■ TASK DESCRIPTION: In the listing below, locate the lines that hold "feature" and copy them.

------------

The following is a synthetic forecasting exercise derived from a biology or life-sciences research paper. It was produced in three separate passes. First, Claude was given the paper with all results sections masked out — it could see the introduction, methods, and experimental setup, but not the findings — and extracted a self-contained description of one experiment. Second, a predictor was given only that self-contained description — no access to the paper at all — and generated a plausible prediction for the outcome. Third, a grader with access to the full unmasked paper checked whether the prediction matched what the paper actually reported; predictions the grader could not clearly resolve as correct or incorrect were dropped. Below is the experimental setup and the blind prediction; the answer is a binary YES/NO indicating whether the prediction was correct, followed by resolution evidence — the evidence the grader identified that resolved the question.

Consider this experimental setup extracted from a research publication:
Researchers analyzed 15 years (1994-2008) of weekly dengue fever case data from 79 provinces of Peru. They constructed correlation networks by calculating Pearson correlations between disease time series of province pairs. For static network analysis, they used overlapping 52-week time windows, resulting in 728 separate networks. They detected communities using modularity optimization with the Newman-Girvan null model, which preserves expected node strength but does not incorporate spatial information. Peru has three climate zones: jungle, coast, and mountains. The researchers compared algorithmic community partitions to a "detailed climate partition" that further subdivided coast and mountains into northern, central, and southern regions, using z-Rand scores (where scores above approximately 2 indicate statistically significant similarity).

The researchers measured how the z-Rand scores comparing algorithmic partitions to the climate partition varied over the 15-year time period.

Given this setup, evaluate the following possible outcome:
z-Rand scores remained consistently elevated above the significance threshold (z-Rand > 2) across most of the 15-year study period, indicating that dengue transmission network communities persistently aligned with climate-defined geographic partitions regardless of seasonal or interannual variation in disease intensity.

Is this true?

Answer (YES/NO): NO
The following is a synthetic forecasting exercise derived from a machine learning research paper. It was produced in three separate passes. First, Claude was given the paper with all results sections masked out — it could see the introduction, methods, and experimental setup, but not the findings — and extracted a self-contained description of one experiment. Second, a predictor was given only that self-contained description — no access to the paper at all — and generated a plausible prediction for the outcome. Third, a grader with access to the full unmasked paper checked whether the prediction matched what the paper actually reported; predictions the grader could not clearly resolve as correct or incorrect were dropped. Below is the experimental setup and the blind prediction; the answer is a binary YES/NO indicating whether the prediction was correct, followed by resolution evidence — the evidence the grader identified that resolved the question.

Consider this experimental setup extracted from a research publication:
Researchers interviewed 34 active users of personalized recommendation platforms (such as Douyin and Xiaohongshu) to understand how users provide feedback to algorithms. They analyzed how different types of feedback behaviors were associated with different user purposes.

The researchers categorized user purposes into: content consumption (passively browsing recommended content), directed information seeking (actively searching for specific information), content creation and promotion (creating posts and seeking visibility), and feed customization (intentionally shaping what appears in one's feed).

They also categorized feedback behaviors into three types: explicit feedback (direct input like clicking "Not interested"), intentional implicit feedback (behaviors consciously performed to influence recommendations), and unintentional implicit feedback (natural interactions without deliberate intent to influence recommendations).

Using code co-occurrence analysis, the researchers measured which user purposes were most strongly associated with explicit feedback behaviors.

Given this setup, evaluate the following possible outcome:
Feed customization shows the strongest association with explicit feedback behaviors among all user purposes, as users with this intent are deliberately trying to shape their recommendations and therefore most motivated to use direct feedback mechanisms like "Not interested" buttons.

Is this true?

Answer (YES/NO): YES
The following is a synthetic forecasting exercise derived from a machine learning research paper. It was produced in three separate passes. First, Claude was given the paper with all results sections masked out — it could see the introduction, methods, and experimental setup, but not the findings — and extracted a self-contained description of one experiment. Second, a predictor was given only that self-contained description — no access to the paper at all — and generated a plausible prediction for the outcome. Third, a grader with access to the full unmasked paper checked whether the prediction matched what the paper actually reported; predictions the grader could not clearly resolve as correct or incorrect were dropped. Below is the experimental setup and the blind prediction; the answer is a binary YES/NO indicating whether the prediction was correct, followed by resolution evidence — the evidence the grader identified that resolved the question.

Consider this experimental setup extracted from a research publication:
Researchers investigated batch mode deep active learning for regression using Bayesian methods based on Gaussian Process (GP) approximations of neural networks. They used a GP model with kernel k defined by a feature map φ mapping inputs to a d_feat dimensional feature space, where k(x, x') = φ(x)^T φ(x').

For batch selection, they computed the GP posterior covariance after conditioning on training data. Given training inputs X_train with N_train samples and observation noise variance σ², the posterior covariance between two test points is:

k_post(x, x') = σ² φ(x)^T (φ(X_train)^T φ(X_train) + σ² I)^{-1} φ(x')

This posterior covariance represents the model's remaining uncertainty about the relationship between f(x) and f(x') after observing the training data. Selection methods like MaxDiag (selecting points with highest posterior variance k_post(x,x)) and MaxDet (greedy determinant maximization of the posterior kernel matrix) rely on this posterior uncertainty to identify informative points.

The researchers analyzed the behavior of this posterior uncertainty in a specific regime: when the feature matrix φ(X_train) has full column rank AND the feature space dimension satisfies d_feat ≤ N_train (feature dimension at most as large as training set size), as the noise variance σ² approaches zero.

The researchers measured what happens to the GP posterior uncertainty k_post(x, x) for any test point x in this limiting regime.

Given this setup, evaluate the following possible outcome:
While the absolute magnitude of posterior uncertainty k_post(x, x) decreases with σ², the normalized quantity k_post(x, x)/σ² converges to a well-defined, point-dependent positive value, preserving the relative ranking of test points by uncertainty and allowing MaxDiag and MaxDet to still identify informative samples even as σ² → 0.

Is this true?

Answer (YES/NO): NO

------------

■ OUTPUT:
Researchers investigated batch mode deep active learning for regression using Bayesian methods based on Gaussian Process (GP) approximations of neural networks. They used a GP model with kernel k defined by a feature map φ mapping inputs to a d_feat dimensional feature space, where k(x, x') = φ(x)^T φ(x').
The researchers analyzed the behavior of this posterior uncertainty in a specific regime: when the feature matrix φ(X_train) has full column rank AND the feature space dimension satisfies d_feat ≤ N_train (feature dimension at most as large as training set size), as the noise variance σ² approaches zero.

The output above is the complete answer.